Uganda’s central bank left its benchmark interest rate unchanged for a fifth month as core inflation remained above target.
The Bank of Uganda maintained the rate at 12 percent, Governor Emmanuel Tumusiime-Mutebile told reporters today in Kampala, the capital. That was in line with forecasts of three of four analysts surveyed by Bloomberg.
Consumer prices rose 3.4 percent in April from a year ago, down from 4 percent in March, according to the Uganda Bureau of Statistics. Core inflation, which excludes excludes food crops, electricity and metered water, slowed to 5.8 percent from 6.8 percent.
“The change in annual inflation is small and core inflation remains above the target of 5 percent,” Robert Katabaire, an economist at the Kampala-based Dyer & Blair Uganda Ltd., said by phone before the rate decision.
The 12 percent rate is the lowest since the Bank of Uganda introduced it as a monetary policy tool two years ago.

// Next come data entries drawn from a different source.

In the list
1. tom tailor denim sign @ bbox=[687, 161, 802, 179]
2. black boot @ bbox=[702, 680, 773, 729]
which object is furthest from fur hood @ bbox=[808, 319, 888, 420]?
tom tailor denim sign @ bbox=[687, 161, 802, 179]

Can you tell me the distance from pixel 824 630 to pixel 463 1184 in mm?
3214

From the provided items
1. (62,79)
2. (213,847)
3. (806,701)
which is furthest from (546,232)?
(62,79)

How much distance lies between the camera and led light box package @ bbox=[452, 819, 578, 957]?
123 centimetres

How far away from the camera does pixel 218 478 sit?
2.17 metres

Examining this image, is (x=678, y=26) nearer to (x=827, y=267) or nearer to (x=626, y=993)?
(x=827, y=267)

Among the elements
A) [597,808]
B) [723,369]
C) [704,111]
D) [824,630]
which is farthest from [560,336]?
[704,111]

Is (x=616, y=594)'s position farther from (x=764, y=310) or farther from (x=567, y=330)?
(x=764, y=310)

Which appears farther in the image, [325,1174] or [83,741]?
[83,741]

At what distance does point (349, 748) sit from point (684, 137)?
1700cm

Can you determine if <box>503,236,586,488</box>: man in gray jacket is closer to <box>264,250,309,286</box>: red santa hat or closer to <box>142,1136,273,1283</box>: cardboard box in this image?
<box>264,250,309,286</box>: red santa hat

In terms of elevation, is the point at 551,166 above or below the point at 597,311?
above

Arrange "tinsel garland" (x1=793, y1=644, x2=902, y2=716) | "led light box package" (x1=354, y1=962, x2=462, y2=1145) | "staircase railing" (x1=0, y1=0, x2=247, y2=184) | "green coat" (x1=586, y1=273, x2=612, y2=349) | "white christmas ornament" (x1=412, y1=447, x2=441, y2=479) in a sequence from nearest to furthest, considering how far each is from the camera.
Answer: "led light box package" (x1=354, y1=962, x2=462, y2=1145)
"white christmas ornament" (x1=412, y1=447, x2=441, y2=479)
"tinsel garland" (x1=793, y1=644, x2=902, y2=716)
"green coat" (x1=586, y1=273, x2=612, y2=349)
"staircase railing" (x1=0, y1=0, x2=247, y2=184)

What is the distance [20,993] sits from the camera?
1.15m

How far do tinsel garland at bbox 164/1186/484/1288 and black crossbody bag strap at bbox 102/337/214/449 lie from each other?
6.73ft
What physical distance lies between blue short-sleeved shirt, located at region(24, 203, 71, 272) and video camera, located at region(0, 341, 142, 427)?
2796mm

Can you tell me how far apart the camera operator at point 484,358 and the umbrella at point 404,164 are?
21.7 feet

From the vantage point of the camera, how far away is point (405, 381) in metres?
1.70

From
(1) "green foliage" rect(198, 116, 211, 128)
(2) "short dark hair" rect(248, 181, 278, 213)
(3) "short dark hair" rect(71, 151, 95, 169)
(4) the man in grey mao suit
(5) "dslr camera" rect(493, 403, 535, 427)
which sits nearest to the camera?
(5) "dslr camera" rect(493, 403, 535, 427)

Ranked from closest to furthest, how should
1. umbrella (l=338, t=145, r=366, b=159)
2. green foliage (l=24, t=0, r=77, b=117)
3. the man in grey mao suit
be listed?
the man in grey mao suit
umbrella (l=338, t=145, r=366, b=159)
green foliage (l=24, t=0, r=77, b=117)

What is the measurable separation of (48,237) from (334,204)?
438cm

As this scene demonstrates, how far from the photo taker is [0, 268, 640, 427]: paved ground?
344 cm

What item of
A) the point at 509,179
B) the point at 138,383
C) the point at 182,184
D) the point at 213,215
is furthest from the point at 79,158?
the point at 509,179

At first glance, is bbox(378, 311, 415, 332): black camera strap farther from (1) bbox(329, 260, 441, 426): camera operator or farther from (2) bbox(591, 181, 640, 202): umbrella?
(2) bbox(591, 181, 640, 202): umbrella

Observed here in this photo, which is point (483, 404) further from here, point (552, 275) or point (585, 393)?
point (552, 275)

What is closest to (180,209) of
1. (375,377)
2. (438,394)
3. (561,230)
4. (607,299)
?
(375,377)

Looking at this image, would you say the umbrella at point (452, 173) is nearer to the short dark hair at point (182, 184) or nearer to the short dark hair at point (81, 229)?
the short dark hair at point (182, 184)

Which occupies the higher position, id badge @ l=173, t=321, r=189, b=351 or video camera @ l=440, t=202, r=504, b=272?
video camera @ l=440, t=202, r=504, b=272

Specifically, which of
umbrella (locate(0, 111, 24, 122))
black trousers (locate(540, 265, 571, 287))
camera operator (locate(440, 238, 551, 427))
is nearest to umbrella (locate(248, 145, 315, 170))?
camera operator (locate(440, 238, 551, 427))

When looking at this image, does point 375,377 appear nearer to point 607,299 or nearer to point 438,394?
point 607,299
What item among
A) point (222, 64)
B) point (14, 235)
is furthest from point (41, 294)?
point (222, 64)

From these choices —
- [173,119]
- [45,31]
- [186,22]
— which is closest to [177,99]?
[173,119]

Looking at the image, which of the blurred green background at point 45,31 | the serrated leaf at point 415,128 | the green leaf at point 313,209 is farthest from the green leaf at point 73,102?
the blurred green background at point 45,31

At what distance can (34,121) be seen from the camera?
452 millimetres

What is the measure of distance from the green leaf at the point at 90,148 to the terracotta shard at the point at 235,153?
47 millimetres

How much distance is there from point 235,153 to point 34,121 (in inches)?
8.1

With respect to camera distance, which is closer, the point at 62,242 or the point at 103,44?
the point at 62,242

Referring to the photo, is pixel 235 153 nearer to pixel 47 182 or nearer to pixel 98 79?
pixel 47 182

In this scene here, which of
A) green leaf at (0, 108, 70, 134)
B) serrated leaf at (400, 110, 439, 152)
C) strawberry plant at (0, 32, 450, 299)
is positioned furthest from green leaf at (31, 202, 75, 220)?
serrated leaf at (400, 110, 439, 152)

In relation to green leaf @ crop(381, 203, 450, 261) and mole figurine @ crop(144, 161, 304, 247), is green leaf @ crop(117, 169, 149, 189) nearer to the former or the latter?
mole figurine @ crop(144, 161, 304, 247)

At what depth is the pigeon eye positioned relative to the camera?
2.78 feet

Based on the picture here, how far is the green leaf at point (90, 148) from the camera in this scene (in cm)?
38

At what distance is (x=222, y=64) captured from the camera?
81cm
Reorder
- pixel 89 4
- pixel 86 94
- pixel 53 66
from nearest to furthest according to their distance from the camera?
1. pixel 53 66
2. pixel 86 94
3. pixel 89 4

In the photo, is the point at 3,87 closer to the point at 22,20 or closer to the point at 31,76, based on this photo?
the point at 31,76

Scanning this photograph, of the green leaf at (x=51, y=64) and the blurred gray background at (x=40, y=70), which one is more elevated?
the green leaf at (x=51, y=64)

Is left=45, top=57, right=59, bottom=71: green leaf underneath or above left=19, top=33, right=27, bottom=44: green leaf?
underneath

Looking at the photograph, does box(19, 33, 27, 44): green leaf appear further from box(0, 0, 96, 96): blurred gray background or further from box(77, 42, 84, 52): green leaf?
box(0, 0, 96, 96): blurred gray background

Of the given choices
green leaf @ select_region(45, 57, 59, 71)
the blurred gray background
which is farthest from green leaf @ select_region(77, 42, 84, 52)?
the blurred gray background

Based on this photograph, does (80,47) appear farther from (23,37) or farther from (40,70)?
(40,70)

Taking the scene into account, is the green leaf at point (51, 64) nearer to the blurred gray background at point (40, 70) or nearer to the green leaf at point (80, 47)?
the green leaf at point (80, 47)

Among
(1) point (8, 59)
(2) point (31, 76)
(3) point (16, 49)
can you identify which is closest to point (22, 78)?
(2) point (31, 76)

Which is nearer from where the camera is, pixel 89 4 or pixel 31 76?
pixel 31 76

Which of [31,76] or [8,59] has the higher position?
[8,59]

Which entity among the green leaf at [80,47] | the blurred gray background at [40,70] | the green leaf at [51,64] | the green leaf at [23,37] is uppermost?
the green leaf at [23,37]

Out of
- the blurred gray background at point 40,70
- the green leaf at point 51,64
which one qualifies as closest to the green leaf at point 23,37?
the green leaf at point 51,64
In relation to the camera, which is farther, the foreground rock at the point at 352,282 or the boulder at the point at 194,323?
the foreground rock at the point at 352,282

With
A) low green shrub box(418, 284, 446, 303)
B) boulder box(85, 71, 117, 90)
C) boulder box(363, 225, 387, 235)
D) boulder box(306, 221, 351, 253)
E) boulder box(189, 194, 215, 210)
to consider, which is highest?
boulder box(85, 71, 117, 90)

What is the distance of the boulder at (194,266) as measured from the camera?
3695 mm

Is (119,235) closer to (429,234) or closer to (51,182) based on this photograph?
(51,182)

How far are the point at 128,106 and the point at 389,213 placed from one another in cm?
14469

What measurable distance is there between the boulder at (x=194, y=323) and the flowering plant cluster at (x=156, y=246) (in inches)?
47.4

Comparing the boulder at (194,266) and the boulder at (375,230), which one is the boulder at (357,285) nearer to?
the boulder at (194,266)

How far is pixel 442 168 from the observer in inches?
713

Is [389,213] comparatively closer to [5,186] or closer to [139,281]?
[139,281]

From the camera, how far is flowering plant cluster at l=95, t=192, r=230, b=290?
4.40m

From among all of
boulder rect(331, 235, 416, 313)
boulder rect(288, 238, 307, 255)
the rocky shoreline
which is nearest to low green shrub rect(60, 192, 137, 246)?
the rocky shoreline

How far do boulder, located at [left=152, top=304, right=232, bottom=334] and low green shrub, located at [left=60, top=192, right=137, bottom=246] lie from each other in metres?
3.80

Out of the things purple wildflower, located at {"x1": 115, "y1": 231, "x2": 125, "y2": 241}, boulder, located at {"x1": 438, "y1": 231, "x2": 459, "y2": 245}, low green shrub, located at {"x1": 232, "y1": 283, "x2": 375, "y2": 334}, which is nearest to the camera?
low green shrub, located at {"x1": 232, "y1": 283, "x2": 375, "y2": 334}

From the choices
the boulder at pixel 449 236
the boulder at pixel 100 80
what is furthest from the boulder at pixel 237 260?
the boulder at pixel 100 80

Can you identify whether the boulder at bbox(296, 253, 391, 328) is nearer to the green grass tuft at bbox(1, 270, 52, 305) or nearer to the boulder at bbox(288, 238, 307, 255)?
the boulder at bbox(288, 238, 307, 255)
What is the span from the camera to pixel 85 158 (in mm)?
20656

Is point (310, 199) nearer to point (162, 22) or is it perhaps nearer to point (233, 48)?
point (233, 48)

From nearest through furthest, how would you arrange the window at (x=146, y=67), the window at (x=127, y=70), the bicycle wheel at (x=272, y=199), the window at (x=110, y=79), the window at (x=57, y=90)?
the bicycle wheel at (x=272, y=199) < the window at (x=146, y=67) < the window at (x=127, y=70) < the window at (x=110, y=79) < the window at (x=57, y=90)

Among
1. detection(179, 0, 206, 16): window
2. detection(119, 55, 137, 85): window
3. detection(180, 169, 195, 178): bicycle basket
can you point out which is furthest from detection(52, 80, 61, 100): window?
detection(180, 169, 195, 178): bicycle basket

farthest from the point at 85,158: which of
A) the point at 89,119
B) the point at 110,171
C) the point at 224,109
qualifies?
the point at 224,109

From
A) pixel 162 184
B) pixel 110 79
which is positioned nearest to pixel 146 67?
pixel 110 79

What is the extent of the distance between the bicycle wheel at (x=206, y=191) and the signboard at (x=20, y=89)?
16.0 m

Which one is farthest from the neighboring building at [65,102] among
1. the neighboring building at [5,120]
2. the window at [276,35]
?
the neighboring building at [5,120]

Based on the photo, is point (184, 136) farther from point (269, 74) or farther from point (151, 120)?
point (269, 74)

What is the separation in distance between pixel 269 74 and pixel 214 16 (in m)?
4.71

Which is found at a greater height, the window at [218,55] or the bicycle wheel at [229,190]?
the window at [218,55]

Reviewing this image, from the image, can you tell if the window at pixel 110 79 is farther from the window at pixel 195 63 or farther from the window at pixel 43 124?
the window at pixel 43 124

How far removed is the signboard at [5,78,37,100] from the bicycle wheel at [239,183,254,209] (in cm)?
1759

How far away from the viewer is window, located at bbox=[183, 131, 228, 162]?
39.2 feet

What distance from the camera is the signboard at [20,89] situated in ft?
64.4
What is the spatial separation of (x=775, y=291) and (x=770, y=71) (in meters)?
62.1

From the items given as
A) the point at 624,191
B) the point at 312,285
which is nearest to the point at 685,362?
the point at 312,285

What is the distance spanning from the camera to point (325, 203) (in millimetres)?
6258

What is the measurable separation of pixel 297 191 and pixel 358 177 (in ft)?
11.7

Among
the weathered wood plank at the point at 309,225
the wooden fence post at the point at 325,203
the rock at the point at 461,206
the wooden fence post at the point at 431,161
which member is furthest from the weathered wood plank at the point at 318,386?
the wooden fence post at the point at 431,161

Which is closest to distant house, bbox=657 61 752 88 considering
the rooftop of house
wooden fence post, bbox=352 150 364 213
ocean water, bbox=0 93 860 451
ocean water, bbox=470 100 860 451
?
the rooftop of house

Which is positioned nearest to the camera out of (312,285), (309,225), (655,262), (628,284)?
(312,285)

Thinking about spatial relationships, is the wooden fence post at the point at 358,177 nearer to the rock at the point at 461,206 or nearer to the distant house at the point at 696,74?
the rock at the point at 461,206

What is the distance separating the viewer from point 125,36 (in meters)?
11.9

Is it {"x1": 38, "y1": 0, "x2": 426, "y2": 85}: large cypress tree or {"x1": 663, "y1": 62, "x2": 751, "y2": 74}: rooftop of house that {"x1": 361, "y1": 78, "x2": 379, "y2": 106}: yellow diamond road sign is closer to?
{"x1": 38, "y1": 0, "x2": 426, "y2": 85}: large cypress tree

Expansion of manufacturing, construction, service sector and agriculture may spur economic growth in the 12 months through June to 6-7 percent from 3.4 percent a year earlier, according to the central bank. The 2011-12 growth rate was the lowest in 25 years for East Africa’s third-biggest economy, according to the Finance Ministry.
The latest growth forecast for Uganda, which relies on funding from the U.K., U.S., European Union, Denmark, Norway and Japan for a quarter of its budget, is an upward revision from 4.3 percent forecast after donors cut aid over concerns about government embezzlement.